## Your goal
Reproduce the passage of the article on multiple sclerosis and pregnancy below, starting at the words "NEW ORLEANS –" and ending after the words "claims data found.".
── Excerpt provided ──
NEW ORLEANS – The proportion of women with multiple sclerosis with a live birth receiving disease-modifying drug therapy was low and declined during the prepregnancy and pregnancy periods, results from a large analysis of national claims data found.
“Multiple sclerosis is up to three times more common in women than in men, and the clinical onset is often during childbearing years,” researchers led by Maria K. Houtchens, MD, wrote in an abstract presented during the annual meeting of the Consortium of Multiple Sclerosis Centers. “A better understanding of the ‘real world’ disease-modifying drug treatment patterns in women with MS and a pregnancy is essential in order to improve available clinical support, health care services, and quality of life for women with MS of childbearing age.”
In an effort to evaluate disease-modifying drug (DMD) treatment before, during, and after pregnancy in women with MS and a live birth, the researchers retrospectively evaluated the IMS Health Real World Data Adjudicated Claims U.S. database from Jan. 1, 2006, to June 30, 2015. Women with MS were required to have at least one clinical encounter with a diagnosis of pregnancy or a pregnancy-related procedure from the index date of June 14, 2014. Clinical characteristics evaluated included overall comorbidity as measured by the Charlson Comorbidity Index and the individual rates of the most common comorbidities in MS. The researchers evaluated DMD treatment during the year prior to pregnancy at 3-month intervals, the three trimesters of pregnancy, 6 weeks post pregnancy, and 1 year post pregnancy.Dr. Houtchens, a neurologist at Brigham and Women’s Hospital, Boston, and her associates reported results from 2,518 women who were included in the final analysis. Their mean age was 30 years, and 99% had commercial health insurance.
───
── Extracted information ──
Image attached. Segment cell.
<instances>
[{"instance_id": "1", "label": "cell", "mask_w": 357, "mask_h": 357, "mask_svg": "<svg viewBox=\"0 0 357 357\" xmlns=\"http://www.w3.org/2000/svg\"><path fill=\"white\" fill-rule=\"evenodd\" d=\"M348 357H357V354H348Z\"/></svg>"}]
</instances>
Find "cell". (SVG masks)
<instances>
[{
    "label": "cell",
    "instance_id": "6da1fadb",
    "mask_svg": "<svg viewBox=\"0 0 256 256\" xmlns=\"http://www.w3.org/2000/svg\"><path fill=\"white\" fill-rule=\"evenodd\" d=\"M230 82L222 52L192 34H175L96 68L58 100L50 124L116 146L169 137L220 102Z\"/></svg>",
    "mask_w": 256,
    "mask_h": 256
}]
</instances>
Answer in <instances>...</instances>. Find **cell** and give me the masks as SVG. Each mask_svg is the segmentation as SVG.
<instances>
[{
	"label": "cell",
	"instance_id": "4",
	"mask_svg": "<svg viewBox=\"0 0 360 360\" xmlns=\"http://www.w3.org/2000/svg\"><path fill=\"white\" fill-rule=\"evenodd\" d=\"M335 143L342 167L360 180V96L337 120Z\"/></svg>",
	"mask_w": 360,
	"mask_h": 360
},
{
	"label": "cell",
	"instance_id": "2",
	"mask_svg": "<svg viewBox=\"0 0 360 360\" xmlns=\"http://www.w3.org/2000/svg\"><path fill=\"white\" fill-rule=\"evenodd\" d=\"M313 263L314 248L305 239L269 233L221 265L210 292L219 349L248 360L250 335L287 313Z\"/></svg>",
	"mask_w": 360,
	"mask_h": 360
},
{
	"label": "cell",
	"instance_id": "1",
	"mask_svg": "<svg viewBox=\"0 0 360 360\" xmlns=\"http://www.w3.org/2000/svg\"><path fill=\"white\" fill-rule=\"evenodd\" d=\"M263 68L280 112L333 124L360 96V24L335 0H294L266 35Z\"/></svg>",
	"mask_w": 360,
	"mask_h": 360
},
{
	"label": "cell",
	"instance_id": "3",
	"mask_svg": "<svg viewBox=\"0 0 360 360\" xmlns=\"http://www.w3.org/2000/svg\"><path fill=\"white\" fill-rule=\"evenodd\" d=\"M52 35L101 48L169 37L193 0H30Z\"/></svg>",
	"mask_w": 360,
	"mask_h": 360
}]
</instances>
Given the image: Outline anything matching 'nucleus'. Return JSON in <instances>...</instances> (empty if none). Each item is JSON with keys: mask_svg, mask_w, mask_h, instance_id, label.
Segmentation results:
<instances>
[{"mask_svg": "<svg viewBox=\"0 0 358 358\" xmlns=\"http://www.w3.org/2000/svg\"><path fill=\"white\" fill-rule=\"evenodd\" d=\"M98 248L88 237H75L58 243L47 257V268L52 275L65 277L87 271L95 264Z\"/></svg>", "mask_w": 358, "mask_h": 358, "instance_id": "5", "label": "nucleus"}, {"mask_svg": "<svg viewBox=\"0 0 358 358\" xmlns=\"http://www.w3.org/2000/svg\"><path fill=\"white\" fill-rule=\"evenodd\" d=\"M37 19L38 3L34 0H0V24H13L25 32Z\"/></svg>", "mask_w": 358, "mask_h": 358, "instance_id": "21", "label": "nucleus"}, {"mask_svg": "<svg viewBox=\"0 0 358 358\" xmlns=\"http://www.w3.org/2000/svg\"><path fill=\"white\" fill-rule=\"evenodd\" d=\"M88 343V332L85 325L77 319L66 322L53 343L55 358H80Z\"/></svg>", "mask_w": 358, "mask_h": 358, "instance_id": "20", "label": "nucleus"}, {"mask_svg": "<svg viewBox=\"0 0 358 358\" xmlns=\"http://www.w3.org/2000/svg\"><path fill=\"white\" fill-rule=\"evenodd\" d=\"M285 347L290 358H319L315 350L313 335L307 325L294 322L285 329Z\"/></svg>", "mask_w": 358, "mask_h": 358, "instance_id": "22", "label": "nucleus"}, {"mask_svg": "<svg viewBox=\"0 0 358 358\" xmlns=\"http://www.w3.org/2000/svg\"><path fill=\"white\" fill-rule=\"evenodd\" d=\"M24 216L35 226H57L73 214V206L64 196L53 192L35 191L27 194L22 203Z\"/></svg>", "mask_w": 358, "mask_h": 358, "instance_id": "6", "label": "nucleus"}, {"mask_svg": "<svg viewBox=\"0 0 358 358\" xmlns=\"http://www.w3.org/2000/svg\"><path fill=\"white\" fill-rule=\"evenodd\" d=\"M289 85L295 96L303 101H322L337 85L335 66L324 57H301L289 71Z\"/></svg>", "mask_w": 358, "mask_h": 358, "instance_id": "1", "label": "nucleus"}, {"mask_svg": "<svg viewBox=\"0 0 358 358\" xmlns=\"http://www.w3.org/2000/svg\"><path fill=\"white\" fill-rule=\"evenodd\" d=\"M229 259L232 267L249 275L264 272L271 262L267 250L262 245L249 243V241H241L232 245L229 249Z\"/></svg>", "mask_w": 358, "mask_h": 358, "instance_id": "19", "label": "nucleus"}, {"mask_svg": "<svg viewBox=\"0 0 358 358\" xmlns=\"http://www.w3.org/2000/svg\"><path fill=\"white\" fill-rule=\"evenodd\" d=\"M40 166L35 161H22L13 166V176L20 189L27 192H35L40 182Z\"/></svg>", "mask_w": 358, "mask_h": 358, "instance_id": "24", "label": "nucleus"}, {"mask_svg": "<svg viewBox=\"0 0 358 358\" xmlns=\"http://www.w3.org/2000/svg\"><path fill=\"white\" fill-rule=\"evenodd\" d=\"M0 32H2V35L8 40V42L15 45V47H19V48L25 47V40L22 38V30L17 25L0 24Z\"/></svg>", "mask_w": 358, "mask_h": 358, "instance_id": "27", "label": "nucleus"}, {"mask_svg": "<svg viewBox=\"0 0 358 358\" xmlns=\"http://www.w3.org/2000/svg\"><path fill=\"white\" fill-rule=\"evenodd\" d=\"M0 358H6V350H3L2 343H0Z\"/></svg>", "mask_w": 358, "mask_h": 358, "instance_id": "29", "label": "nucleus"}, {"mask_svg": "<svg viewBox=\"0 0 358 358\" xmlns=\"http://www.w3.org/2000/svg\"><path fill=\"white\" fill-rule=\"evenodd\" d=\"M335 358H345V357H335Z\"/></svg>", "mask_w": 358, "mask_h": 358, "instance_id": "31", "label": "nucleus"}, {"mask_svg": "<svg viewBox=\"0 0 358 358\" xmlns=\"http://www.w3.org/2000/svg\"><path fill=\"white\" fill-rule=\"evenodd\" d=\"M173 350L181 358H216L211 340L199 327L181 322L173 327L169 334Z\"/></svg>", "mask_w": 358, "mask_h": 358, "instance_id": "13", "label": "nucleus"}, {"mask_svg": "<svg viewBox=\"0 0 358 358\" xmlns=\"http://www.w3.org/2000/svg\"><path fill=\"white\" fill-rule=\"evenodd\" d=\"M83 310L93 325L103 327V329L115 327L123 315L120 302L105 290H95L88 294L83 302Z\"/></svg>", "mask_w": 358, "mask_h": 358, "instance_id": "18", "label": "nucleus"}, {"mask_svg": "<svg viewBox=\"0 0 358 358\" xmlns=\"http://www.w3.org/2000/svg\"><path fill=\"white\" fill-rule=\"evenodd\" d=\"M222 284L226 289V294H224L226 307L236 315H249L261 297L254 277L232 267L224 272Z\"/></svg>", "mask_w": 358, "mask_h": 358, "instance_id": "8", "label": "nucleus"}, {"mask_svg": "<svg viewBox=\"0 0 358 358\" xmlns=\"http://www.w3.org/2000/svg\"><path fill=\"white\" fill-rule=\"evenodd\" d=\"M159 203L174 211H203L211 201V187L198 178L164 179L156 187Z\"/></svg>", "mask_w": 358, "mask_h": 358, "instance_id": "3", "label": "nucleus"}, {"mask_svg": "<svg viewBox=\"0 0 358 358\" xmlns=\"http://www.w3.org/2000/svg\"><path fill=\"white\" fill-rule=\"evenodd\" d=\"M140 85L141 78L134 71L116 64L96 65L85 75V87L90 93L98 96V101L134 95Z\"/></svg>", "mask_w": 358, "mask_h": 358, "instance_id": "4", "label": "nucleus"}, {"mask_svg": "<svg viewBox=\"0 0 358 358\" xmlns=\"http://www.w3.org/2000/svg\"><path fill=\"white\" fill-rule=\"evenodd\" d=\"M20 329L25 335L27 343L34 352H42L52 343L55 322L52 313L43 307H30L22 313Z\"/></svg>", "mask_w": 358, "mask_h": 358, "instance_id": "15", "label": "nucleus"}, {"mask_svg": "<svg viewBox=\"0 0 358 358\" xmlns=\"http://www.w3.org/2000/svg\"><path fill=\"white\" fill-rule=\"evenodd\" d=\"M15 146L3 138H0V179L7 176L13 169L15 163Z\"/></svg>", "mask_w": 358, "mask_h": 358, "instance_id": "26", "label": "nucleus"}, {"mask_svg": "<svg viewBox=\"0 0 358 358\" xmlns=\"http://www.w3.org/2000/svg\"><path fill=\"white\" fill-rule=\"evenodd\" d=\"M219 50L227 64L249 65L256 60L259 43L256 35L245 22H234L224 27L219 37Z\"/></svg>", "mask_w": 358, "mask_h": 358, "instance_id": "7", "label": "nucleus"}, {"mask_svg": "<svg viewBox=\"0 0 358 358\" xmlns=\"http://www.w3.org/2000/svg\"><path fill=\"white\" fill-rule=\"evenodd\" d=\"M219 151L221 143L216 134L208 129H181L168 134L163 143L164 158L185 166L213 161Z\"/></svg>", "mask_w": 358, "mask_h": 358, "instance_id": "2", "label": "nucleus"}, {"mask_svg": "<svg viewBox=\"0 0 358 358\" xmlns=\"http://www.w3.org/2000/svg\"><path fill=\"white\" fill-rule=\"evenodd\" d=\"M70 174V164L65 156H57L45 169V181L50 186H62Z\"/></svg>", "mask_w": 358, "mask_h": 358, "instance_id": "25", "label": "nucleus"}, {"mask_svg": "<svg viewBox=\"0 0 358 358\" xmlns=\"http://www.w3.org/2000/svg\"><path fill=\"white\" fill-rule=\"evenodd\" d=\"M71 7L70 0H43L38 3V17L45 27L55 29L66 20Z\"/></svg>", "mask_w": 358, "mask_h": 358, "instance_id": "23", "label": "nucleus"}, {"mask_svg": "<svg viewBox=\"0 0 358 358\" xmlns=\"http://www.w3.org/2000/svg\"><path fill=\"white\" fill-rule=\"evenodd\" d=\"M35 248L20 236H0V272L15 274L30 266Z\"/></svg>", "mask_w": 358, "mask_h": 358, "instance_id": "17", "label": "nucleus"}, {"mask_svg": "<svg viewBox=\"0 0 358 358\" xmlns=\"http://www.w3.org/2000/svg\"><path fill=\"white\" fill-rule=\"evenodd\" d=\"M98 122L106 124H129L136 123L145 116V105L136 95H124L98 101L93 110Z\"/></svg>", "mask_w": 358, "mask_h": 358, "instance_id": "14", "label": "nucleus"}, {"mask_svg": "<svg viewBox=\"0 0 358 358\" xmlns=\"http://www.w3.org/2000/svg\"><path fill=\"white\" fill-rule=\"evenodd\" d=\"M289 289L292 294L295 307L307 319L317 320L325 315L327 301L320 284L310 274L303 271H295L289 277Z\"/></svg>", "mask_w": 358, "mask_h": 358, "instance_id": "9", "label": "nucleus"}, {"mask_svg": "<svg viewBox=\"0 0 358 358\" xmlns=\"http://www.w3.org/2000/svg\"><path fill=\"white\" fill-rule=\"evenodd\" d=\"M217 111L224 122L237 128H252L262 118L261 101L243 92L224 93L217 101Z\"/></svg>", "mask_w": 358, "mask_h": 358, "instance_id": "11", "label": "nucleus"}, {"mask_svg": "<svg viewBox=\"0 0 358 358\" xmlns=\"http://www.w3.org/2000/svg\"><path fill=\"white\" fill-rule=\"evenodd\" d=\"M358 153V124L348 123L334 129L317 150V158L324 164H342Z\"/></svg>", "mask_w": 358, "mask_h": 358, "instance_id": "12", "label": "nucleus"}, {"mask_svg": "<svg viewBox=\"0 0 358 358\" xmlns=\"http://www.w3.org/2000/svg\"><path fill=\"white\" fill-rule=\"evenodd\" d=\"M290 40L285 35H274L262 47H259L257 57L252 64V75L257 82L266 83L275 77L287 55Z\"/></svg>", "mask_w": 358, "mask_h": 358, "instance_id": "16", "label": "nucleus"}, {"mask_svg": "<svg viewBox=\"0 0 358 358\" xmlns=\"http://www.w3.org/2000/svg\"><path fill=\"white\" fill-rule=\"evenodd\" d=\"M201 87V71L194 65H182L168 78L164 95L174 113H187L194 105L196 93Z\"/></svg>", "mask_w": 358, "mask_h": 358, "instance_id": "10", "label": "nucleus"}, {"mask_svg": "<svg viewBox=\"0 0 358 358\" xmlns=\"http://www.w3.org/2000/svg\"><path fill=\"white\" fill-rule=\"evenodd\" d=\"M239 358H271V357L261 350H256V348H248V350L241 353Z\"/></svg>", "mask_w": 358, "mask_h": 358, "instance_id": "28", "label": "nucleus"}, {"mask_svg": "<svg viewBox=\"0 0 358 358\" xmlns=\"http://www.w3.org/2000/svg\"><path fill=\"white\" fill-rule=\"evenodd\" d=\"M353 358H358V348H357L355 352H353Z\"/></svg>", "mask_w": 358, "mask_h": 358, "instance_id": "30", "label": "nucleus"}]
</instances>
───
## Exercise output
NEW ORLEANS – The proportion of women with multiple sclerosis with a live birth receiving disease-modifying drug therapy was low and declined during the prepregnancy and pregnancy periods, results from a large analysis of national claims data found.